Strong-field molecular alignment mediated by nonadiabatic charge localization

TL;DR

This paper introduces a novel mechanism for molecular alignment driven by nonadiabatic charge redistribution during intense laser pulses, differing from traditional polarizability-based methods, with implications for strong-field molecular control.

Contribution

It demonstrates a new nonadiabatic charge localization mechanism for molecular alignment, expanding understanding of laser-molecule interactions beyond perturbative approaches.

Findings

The new alignment mechanism involves impulsive torque from charge redistribution.
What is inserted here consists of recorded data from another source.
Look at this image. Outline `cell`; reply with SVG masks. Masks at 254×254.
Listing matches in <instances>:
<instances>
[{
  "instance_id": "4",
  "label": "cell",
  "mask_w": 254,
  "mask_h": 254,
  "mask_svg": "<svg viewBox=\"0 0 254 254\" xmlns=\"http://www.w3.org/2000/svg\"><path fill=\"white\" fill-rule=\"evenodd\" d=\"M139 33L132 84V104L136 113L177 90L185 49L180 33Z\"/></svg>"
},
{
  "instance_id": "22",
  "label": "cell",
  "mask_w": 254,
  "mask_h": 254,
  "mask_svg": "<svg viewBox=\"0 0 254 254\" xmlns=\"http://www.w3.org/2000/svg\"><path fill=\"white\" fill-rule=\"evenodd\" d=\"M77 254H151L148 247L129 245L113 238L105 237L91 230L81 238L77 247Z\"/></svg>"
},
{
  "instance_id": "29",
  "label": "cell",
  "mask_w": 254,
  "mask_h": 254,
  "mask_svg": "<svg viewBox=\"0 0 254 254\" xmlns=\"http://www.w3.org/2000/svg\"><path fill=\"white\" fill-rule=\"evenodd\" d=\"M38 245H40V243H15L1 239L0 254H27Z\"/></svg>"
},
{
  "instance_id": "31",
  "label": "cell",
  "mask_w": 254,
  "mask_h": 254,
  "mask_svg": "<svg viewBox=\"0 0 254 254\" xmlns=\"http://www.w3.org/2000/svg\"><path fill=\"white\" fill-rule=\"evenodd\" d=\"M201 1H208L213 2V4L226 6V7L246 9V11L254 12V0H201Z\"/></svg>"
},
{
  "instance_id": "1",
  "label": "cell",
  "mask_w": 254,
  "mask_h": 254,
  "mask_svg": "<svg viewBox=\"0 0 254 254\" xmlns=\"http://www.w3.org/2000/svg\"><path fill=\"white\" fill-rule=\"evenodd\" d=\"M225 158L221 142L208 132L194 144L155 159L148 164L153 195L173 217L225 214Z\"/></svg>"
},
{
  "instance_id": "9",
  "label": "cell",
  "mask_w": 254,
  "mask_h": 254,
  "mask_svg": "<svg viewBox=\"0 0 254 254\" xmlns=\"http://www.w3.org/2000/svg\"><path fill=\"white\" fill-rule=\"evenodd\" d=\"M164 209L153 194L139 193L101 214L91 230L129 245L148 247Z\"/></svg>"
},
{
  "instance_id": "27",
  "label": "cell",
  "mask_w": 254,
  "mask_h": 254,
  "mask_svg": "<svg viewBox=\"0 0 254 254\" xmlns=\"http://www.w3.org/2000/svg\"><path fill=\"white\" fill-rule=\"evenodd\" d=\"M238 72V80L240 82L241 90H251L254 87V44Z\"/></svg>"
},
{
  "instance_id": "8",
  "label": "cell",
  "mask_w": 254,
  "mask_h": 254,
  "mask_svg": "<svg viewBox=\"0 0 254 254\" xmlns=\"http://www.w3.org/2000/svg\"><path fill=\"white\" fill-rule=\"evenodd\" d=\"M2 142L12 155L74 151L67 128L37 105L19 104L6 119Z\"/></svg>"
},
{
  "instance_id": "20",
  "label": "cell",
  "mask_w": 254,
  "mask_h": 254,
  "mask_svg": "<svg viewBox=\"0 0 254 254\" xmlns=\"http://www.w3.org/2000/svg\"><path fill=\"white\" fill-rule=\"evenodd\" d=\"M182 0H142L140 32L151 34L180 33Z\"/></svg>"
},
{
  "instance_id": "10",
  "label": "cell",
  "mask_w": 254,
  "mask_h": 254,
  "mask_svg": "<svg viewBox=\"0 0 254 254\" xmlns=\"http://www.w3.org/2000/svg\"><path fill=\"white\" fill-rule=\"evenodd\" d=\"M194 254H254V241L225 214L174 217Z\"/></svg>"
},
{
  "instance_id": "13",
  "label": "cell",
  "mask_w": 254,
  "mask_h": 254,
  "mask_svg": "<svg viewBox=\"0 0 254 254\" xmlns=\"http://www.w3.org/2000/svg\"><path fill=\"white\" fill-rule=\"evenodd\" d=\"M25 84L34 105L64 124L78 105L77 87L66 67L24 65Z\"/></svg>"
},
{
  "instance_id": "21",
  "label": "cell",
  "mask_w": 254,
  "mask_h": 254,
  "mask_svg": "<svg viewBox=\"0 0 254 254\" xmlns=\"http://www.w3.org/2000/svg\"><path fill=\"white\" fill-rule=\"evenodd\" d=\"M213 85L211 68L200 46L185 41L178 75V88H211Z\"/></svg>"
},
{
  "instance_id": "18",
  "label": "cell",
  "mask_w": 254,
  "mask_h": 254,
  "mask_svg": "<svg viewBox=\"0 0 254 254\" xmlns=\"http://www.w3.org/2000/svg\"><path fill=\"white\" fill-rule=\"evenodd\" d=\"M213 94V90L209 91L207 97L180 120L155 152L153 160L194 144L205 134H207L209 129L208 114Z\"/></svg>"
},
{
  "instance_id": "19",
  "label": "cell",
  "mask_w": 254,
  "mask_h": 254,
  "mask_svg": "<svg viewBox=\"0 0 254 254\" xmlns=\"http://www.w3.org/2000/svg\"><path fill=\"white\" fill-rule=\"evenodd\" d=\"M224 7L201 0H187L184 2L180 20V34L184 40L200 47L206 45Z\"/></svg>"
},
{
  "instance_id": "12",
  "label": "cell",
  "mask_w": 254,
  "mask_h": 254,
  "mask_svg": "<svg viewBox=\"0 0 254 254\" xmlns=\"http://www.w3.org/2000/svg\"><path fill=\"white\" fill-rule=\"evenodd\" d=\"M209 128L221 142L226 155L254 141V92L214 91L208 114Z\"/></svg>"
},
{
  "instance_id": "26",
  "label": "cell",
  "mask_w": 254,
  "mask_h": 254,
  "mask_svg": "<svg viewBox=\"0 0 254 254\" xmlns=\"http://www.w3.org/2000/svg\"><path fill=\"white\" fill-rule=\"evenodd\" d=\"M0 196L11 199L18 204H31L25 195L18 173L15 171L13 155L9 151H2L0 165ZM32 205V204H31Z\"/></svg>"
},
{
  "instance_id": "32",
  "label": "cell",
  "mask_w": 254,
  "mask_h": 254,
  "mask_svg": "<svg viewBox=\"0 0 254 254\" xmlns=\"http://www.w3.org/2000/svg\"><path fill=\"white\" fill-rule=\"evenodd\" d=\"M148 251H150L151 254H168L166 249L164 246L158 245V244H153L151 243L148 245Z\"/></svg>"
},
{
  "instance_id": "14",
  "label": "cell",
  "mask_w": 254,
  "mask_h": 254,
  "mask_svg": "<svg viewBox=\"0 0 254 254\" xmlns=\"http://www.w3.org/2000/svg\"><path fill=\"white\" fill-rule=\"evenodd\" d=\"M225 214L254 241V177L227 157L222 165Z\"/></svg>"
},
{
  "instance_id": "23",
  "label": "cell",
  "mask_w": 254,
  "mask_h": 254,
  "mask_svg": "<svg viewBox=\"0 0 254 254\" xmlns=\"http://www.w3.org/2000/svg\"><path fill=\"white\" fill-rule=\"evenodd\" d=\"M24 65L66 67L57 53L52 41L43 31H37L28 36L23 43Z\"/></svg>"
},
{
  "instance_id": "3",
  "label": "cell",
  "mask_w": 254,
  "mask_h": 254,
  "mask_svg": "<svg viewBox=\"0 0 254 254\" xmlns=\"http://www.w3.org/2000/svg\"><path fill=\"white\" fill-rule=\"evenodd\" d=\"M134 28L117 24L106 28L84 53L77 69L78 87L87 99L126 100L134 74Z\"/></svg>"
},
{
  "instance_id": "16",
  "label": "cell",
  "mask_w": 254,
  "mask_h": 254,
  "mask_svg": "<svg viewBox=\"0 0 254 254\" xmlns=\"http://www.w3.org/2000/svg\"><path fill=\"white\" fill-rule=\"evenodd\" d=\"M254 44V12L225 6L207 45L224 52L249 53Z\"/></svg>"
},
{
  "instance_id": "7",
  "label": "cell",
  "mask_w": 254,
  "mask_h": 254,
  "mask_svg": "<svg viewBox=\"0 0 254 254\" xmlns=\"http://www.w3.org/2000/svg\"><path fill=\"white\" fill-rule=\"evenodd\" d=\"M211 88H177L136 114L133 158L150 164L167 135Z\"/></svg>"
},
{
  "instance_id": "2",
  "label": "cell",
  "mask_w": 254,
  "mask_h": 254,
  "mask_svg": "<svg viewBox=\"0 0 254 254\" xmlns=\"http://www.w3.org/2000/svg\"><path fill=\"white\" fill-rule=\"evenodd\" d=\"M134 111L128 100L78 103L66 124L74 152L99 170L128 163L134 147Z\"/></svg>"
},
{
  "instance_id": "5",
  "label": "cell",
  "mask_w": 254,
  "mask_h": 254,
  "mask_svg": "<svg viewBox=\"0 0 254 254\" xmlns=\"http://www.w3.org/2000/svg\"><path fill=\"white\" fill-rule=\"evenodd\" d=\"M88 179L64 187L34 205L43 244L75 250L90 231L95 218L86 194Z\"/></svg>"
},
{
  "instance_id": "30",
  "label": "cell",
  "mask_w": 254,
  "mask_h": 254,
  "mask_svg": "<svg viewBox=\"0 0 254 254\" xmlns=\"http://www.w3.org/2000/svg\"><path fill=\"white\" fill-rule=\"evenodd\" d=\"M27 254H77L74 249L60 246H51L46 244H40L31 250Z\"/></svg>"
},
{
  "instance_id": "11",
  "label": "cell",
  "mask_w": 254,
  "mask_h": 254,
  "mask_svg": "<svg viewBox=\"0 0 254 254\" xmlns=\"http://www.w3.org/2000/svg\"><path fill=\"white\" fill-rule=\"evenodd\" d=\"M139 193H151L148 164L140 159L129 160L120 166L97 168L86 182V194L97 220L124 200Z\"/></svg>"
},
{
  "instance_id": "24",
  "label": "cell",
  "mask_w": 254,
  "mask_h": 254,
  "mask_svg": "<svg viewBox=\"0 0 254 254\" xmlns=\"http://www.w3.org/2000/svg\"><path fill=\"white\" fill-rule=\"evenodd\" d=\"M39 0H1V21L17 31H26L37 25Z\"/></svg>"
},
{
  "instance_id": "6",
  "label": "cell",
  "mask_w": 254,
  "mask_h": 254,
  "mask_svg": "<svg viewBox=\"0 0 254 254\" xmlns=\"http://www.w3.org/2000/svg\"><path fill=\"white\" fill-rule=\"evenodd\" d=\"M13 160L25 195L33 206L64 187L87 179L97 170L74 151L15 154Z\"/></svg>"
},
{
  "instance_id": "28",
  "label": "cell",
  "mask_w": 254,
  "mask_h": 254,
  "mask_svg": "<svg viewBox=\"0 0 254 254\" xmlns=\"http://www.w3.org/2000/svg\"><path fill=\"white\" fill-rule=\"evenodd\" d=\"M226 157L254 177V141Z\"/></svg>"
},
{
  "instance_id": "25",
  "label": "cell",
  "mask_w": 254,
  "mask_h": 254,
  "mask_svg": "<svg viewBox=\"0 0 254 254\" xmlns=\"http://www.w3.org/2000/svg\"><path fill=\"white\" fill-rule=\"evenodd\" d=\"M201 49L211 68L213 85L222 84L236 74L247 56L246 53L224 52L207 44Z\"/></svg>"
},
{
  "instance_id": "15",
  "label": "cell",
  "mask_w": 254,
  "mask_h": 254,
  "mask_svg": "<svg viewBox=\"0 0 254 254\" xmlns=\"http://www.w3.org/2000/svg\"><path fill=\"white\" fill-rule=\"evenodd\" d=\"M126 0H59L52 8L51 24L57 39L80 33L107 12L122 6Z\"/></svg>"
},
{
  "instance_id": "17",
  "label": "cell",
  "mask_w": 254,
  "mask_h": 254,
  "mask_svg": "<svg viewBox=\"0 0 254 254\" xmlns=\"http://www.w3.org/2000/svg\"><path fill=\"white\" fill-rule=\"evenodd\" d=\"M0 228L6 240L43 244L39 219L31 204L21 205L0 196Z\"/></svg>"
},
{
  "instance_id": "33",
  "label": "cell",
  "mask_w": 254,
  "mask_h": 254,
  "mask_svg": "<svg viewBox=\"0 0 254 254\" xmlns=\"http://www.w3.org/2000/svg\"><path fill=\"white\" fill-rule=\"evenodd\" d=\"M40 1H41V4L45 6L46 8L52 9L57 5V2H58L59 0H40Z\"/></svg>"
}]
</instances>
The resulting rotational wavepacket contains higher rotational states.

Alignment oscillations are out-of-phase with traditional methods.

Abstract

A new mode of effective interaction of molecular rotational degrees of freedom with an intense, nonresonant, ultrashort laser pulse is explored. Transient nonadiabatic charge redistribution (TNCR) in larger molecules or molecular ions causes impulsive-torque interaction that replaces the traditional mechanism of molecular alignment based on perturbative interaction of the laser field with electronic subsystem as manifested in linear anisotropic polarizability or hyperpolarizability. We explore this new alignment mechanism on a popular generic model of a tight-binding diatomic molecule. We consider the case of rotational wavepacket formation when a molecule is initially in the ground rotational state. The rotational wavepacket emerging from the TNCR interaction consists of states with higher rotational quantum numbers, in comparison with the anisotropic-polarizability case, and the after-pulse alignment oscillations are out-of-phase with those resulting from the traditional interaction. The TNCR interaction mode is expected to play a major role when a strong laser field actually causes extensive nonresonant excitation and/or ionization of a molecule.